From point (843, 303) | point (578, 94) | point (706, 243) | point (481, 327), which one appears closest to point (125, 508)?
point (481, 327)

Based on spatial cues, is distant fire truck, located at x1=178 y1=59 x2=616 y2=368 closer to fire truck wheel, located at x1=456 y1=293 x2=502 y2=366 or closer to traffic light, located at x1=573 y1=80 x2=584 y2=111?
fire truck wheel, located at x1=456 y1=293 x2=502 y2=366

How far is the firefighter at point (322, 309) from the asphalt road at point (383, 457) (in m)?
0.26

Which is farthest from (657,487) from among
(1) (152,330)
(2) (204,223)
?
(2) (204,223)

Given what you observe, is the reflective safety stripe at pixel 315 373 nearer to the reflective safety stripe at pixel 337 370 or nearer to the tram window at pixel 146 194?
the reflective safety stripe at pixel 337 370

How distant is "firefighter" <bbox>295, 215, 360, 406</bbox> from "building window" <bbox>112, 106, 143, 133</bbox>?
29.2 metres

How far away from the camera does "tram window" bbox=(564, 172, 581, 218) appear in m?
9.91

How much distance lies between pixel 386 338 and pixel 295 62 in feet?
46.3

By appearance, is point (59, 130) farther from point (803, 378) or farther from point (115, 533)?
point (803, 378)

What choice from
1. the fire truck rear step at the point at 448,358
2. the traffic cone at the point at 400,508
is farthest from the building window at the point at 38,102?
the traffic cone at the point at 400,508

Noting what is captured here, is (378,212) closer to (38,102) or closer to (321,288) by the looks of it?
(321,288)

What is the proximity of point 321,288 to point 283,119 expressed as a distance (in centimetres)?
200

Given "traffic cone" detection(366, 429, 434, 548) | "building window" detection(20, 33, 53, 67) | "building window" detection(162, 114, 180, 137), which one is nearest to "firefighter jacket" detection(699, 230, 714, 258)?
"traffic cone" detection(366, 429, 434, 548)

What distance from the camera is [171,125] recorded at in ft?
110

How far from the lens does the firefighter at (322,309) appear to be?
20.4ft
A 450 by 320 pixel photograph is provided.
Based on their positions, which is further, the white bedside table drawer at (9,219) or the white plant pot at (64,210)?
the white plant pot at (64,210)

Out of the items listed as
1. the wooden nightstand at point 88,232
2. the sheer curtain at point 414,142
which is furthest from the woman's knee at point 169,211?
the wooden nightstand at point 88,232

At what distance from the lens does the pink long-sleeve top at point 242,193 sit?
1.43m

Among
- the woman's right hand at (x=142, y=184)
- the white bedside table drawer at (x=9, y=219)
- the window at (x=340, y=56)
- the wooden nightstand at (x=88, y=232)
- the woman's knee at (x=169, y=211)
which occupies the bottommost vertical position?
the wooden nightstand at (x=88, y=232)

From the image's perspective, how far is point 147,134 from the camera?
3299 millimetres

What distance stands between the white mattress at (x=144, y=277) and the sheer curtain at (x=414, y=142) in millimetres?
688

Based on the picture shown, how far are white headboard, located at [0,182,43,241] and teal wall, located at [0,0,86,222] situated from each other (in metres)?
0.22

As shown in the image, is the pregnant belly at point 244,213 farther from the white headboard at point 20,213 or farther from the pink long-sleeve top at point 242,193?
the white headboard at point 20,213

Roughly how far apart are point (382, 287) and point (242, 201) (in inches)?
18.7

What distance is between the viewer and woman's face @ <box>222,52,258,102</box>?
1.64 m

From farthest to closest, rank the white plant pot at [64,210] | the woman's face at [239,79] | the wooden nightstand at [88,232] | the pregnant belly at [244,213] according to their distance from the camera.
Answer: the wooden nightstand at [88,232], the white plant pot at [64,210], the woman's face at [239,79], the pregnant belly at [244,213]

• Description of the task
Reproduce all of the material above word for word, with no changes.

• Full answer
From point (843, 303) | point (578, 94) | point (706, 243) | point (481, 327), which one appears closest to point (125, 508)?
point (481, 327)

Based on spatial cues, is distant fire truck, located at x1=178 y1=59 x2=616 y2=368 closer to fire truck wheel, located at x1=456 y1=293 x2=502 y2=366 or closer to traffic light, located at x1=573 y1=80 x2=584 y2=111?
fire truck wheel, located at x1=456 y1=293 x2=502 y2=366

How far is the firefighter at point (322, 309) from the asphalt road at point (383, 457) (in m)?
0.26

Which is farthest from (657,487) from among
(1) (152,330)
(2) (204,223)
?
(2) (204,223)

Given what you observe, is the reflective safety stripe at pixel 315 373 nearer to the reflective safety stripe at pixel 337 370 or nearer to the tram window at pixel 146 194?
the reflective safety stripe at pixel 337 370

How distant is "firefighter" <bbox>295, 215, 360, 406</bbox> from "building window" <bbox>112, 106, 143, 133</bbox>?
29.2 metres

How far away from the camera does "tram window" bbox=(564, 172, 581, 218) appear in m?
9.91

How much distance lies between pixel 386 338 and pixel 295 62 in feet?
46.3

By appearance, is point (59, 130) farther from point (803, 378) or farther from point (115, 533)?
point (803, 378)

What choice from
1. the fire truck rear step at the point at 448,358
2. the traffic cone at the point at 400,508
is farthest from the building window at the point at 38,102?
the traffic cone at the point at 400,508

Noting what is captured here, is (378,212) closer to (38,102) or closer to (321,288) by the looks of it?
(321,288)

What is the proximity of point 321,288 to point 283,119 expressed as a distance (in centimetres)?
200

Given "traffic cone" detection(366, 429, 434, 548) | "building window" detection(20, 33, 53, 67) | "building window" detection(162, 114, 180, 137), which one is nearest to "firefighter jacket" detection(699, 230, 714, 258)?
"traffic cone" detection(366, 429, 434, 548)

What distance from the camera is [171,125] recorded at in ft?
110

How far from the lens does the firefighter at (322,309) appear to be?
20.4ft
A 450 by 320 pixel photograph is provided.
Based on their positions, which is further, the white bedside table drawer at (9,219) or the white plant pot at (64,210)?
the white plant pot at (64,210)

Out of the items listed as
1. the wooden nightstand at point 88,232
2. the sheer curtain at point 414,142
which is furthest from the woman's knee at point 169,211?
the wooden nightstand at point 88,232

At what distance from the lens does the pink long-sleeve top at point 242,193 sit?
1.43m

Among
- the woman's right hand at (x=142, y=184)
- the white bedside table drawer at (x=9, y=219)
- the window at (x=340, y=56)
- the wooden nightstand at (x=88, y=232)
- the woman's knee at (x=169, y=211)
which occupies the bottommost vertical position?
the wooden nightstand at (x=88, y=232)

From the image's perspective, how far is point 147,134 from the camera?
3299 millimetres

What distance stands between the white mattress at (x=144, y=277) and the sheer curtain at (x=414, y=142) in millimetres?
688

Based on the picture shown, how far are white headboard, located at [0,182,43,241] and teal wall, located at [0,0,86,222] situated from each other (in metres)?
0.22

As shown in the image, is the pregnant belly at point 244,213 farther from the white headboard at point 20,213 or farther from the pink long-sleeve top at point 242,193?
the white headboard at point 20,213

Roughly how far apart are point (382, 287) and point (242, 201) (in inches)?
18.7

What distance is between the viewer and woman's face @ <box>222,52,258,102</box>?
1.64 m

From farthest to closest, rank the white plant pot at [64,210] | the woman's face at [239,79] | the wooden nightstand at [88,232] | the pregnant belly at [244,213] according to their distance from the camera.
Answer: the wooden nightstand at [88,232], the white plant pot at [64,210], the woman's face at [239,79], the pregnant belly at [244,213]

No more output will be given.